Edit. From the comments below, there was a typo which has been fixed. Note that this answer only works if $k^2-k+1\leq n$. I will see if this can be improved, although from the remark below that there are cases with $k^2-k+1>n$ such that there is a counterexample.
Write $[n]:=\{1,2,3,\ldots,n\}$. Note that $|A|\leq \dfrac{n-1}{k}$. Presumably, $$B-B:=\{b-b'\,|\,b\text{ and }b'\text{ are in }B\}\,.$$
We shall determine elements $b_1<b_2<b_3<\ldots<b_k$ of $B\subseteq [n]$ inductively. First, set $b_1:=1$. Suppose that $l$ is a positive integer such that $l\leq k$ and $b_1,b_2,\ldots,b_{l-1}$ have been defined.
Consider $$T_{l-1}:=\{b_1,b_2,\ldots,b_{l-1}\}\cup\displaystyle\bigcup\limits_{r=1}^{l-1}\,\big(b_r+A\big)\,,$$ where $x+A:=\{x+a\,|\,a\in A\}$ for any $x\in \mathbb{Z}$. We note that $$\begin{align}|T_{l-1}|&\leq \big|\{b_1,b_2,\ldots,b_{l-1}\}\big|+\sum_{r=1}^{l-1}\,\big|b_r+A\big|=(l-1)+\sum_{r=1}^{l-1}\,|A|
\\&=(l-1)+(l-1)\,|A|\leq (l-1)+(l-1)\,\frac{n-1}{k}\\&=(l-1)\,\frac{n-1+k}{k}\leq n-1\,,\end{align}\tag{*}$$
because $$(n-1)(k-l+1)\geq n-1\geq k^2-k=(k-1)k\geq (l-1)k\,.$$
Hence, $[n]\setminus T_{l-1}$ is nonempty. Let $b_l$ be the least element of $T_{l-1}$. Because $T_1\subseteq T_2\subseteq \ldots \subset T_{l-1}$, we conclude that $$b_1<b_2<\ldots<b_{l-1}<b_l\,.$$
By induction, the set $B:=\{b_1,b_2,\ldots,b_k\}$ has the property that $|B|=k$ and $A\cap (B-B)=\emptyset$. The proof is now complete.
Example. Let $n:=7$, $k:=3$, and $A:=\{1,4\}$. Then, the procedure above produces
- $b_1=1$ with $T_1=\{1,2,5\}$;
- $b_2=3$ with $T_2=\{1,2,3,4,5,9\}$;
- $b_3=6$ with $T_3=\{1,2,3,4,5,6,7,9,10\}$.

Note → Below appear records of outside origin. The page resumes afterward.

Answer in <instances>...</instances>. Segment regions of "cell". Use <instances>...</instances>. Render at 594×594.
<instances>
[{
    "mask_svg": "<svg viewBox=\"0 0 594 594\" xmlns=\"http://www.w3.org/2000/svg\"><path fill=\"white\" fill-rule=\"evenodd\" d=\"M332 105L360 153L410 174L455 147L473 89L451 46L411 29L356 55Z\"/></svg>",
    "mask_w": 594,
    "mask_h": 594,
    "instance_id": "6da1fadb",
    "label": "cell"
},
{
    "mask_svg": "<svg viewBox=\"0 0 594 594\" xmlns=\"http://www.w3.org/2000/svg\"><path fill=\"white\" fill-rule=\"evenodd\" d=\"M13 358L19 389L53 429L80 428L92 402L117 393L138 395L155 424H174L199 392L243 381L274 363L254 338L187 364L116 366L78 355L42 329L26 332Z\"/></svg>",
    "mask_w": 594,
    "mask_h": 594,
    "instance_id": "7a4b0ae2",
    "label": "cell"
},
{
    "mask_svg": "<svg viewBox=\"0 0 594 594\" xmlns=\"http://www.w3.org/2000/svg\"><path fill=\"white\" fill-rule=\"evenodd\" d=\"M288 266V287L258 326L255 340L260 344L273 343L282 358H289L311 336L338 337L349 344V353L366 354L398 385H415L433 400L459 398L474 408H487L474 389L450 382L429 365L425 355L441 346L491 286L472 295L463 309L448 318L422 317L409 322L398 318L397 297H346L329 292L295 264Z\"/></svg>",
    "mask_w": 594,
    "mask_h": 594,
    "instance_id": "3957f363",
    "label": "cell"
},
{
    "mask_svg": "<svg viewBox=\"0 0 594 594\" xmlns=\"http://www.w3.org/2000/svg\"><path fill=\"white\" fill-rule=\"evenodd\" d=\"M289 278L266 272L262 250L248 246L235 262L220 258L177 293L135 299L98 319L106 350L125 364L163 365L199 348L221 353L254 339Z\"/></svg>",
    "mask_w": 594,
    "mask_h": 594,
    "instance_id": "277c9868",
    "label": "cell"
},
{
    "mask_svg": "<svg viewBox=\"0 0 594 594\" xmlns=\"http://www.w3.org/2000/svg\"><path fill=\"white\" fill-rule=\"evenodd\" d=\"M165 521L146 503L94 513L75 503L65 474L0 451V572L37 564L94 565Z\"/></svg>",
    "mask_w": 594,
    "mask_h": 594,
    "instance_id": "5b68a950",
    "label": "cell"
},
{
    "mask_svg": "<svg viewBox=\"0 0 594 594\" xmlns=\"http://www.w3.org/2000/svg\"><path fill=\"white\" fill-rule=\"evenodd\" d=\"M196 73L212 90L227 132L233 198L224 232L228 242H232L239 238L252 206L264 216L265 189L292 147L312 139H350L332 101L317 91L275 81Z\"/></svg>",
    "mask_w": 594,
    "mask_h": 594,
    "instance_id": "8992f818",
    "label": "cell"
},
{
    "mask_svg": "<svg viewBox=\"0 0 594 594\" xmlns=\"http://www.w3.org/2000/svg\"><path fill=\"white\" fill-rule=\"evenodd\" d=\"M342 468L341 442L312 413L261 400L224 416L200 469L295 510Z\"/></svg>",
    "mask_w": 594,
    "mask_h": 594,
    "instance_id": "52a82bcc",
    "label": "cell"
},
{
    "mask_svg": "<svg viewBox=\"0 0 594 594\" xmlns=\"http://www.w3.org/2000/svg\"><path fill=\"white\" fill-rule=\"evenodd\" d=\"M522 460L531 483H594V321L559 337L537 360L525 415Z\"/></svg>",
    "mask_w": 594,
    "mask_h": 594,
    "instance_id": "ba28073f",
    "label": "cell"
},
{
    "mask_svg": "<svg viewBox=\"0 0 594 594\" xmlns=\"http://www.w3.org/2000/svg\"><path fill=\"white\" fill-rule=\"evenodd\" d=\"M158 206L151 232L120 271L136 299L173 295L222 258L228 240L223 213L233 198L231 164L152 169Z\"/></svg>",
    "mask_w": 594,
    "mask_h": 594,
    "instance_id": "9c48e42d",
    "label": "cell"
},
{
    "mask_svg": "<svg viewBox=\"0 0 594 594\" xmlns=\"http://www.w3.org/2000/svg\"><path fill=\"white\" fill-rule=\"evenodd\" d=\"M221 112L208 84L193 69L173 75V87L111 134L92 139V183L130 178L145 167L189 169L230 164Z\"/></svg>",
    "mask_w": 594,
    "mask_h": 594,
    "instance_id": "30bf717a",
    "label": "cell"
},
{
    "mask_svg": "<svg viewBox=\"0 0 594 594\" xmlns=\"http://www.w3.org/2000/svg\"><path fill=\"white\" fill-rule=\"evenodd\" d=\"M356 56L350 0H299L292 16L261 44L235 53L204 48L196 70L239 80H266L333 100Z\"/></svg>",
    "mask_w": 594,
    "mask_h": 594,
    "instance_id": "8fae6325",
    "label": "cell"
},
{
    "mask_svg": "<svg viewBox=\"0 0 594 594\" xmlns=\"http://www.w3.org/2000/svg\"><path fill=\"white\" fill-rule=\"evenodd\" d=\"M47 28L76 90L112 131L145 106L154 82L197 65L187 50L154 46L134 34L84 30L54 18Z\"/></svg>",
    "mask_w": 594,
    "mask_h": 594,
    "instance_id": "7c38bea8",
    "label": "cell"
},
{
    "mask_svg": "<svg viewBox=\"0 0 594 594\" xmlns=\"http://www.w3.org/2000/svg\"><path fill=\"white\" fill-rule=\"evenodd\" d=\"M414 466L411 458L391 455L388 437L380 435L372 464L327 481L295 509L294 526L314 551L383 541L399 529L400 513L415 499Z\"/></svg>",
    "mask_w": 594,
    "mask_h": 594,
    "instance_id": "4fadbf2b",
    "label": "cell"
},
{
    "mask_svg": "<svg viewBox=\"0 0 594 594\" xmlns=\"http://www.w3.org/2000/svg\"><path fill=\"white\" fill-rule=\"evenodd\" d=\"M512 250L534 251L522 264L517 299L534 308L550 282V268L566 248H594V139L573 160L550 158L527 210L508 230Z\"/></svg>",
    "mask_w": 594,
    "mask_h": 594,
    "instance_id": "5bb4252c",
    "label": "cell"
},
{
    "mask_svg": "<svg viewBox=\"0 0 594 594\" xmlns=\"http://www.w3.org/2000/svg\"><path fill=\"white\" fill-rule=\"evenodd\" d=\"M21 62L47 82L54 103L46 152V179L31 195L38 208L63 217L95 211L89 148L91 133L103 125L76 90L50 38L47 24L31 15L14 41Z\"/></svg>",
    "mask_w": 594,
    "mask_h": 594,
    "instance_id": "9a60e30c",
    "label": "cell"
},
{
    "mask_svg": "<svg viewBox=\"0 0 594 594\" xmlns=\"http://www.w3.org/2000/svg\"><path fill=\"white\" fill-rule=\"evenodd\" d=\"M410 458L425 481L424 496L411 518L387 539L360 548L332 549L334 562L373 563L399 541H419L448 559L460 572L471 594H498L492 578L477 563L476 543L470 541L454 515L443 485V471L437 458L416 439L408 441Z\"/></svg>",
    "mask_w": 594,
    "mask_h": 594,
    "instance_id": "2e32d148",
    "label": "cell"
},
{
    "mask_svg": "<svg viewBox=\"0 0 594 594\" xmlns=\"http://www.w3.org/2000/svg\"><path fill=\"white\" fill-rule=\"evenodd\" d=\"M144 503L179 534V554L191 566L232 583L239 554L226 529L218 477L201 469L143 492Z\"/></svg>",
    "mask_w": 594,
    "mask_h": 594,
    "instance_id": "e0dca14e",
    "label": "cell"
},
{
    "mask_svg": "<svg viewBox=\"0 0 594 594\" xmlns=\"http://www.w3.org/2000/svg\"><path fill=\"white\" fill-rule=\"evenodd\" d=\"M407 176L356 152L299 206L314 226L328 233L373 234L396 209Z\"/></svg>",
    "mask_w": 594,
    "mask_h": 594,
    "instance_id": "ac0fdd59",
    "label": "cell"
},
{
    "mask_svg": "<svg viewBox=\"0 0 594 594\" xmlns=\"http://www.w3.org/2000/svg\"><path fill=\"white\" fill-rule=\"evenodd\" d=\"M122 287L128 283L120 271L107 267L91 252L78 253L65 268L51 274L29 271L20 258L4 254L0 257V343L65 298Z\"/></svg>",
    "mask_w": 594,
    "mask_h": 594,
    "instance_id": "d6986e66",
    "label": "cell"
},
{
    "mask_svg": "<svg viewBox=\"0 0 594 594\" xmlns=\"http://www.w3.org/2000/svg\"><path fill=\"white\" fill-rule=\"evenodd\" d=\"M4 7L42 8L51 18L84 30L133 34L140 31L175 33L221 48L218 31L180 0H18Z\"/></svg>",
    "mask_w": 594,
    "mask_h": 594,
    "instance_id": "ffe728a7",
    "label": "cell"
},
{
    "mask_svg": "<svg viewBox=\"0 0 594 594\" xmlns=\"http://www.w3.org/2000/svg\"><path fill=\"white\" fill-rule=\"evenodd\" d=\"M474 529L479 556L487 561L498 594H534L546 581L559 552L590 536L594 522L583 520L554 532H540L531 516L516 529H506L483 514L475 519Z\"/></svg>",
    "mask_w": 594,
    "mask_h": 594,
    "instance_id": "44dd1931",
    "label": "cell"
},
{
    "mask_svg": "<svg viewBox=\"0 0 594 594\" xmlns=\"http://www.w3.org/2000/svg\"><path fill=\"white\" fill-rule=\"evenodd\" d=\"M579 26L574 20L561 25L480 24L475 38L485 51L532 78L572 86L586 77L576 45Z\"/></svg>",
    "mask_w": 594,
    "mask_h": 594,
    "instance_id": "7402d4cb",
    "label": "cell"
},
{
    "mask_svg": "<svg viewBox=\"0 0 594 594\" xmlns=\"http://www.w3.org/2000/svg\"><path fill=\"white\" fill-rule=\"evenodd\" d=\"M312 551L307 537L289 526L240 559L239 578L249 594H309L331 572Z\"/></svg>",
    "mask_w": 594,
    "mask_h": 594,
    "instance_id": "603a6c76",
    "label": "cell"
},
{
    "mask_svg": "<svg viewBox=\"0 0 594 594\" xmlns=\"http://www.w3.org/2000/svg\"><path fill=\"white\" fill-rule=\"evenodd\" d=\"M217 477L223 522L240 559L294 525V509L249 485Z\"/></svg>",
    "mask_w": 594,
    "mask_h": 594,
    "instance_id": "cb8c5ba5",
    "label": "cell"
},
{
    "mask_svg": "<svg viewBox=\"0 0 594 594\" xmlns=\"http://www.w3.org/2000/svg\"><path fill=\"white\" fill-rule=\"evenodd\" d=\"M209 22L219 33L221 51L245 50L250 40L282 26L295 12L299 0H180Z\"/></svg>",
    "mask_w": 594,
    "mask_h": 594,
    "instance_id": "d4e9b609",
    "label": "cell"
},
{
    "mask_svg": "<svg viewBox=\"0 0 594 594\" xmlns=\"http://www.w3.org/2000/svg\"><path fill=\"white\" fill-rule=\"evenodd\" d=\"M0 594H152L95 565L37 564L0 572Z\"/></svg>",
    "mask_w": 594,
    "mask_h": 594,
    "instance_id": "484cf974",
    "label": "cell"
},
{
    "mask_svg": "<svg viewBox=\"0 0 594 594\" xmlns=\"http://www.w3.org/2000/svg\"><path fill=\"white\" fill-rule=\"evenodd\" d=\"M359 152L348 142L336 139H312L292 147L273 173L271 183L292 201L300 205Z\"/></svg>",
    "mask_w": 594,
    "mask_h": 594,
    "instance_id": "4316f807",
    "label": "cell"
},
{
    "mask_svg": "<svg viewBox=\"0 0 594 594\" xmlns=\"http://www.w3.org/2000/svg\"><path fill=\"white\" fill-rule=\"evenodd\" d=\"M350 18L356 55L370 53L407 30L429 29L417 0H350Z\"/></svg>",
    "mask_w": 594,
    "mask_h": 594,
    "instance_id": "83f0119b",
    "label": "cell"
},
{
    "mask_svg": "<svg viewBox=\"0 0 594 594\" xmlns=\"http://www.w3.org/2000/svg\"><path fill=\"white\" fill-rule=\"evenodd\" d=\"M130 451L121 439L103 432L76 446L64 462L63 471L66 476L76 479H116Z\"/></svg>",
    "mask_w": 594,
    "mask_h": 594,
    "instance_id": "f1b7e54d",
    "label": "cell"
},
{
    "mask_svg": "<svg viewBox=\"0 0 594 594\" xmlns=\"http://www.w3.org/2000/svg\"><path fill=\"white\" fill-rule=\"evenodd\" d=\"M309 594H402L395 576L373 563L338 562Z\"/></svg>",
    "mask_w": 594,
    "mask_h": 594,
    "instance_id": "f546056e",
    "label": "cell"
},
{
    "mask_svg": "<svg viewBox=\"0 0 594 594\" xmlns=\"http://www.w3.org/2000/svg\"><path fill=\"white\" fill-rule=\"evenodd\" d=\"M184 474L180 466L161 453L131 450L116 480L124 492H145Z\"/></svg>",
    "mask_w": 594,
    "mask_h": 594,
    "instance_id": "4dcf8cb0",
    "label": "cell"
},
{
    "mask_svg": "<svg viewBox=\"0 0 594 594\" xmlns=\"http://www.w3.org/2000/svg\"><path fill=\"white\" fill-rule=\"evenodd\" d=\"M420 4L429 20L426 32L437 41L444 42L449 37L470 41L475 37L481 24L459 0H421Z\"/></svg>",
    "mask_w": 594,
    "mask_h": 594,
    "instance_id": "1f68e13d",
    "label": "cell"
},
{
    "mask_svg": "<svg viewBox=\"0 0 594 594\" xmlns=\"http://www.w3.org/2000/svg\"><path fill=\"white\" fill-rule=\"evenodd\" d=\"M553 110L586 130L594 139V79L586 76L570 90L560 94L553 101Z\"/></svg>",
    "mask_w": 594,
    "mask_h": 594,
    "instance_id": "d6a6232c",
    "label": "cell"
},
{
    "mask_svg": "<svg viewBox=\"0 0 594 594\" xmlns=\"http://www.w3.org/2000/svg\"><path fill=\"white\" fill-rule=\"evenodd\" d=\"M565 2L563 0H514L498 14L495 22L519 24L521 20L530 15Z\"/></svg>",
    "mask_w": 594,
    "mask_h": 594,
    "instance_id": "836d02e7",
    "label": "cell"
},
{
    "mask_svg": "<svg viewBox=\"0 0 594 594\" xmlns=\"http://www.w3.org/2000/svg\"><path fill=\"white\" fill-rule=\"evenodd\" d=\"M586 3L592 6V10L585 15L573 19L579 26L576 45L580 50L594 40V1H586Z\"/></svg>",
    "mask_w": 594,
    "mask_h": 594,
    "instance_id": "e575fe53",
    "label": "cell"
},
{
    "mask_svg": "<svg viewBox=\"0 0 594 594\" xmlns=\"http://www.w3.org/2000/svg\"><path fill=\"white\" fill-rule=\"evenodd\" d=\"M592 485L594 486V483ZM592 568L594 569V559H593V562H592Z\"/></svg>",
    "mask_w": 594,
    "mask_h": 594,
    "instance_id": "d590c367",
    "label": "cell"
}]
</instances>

Hence, $B=\{1,3,6\}$ satisfies the requirement. Note that
$$B-B=\{-5,-3,-2,0,2,3,5\}$$
is disjoint from $A=\{1,4\}$.
Remark. Let $k\geq 3$ be an integer. Suppose that $n=(k-1)^2$. Then $k^2-k+1>n$. Note that $\left\lfloor\dfrac{n-1}{k}\right\rfloor=k-2$, so we take $A:=[k-2]$. We shall prove that the set $B$ does not exist. Partition $[n]$ into $$X_i:=\big\{(i-1)(k-1)+1,(i-1)(k-1)+2,\ldots,i(k-1)\big\}$$ for $i=1,2,\ldots,k-1$. Observe that, if $B$ exists, then $B$ much contain at most one element from each of the sets $X_i$ for $i=1,2,\ldots,k-1$. This means $|B|\leq k-1$, which leads to a contradiction.
P.S. If $|A|\leq \dfrac{n}{k^2}$, then we only need $k\leq n$ (the condition $k^2-k+1\leq n$ is unnecessary). The inequality (*) can be improved and become
$$|T_{l-1}|\leq (l-1)+(l-1)\frac{n}{k^2}\,.$$
Since $$\begin{align}n\left(k^2-l+1\right)&\geq n(k^2-k+1)\geq k(k^2-k+1)\\&> k(k^2-k)=k^2(k-1)\geq k^2(l-1)\,,\end{align}$$
we conclude that $|T_{l-1}|<n$. By a similar argument, the set $B$ exists.